Sur la Loire, entre Orléans et Ancenis, les postes précis font la différence : pont d’Orléans, pont de Jargeau, bordures de bancs immergés et fosses au pied des épis attirent le sandre qui tient souvent entre 3 et 8 m, fréquemment à 4–6 m au premier clair jusqu’à 09:00.
La technique dominante reste le vertical-jig : descentes lentes, tapes sèches, pauses à touche au contact du fond. Les locaux pêchent depuis la péniche ou l’annexe, avec une canne courte et un moulinet fluide, en surveillant les fonds à la sondeuse pour trouver les cassures où le courant concentre les carnassiers.
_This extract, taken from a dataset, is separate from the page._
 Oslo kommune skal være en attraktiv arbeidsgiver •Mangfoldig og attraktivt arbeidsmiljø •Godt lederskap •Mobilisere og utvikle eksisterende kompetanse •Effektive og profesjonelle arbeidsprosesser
Péniches, marchés et fumaison
Historiquement, les péniches ont servi de relais : acheminement du poisson, bois de chauffe et marchés fluviaux à Orléans et Ancenis ont imposé des méthodes de conservation. Le sandre fumé à l’Ancenis se prépare traditionnellement avec du hêtre, du chêne ou du genévrier, une marinade au vin blanc, sel, thym et poivre noir, fumage à froid 25–30 °C pendant 2–3 heures puis séchage, servi souvent avec une sauce à la crème et des pommes de terre vapeur.
Les fosses profondes vers Ancenis abritent aussi brochet, perche et parfois silure ; sur la cale d’une péniche, les filets fumés pendent au-dessus de la Loire tandis que les marchands replient leurs bâches au petit matin.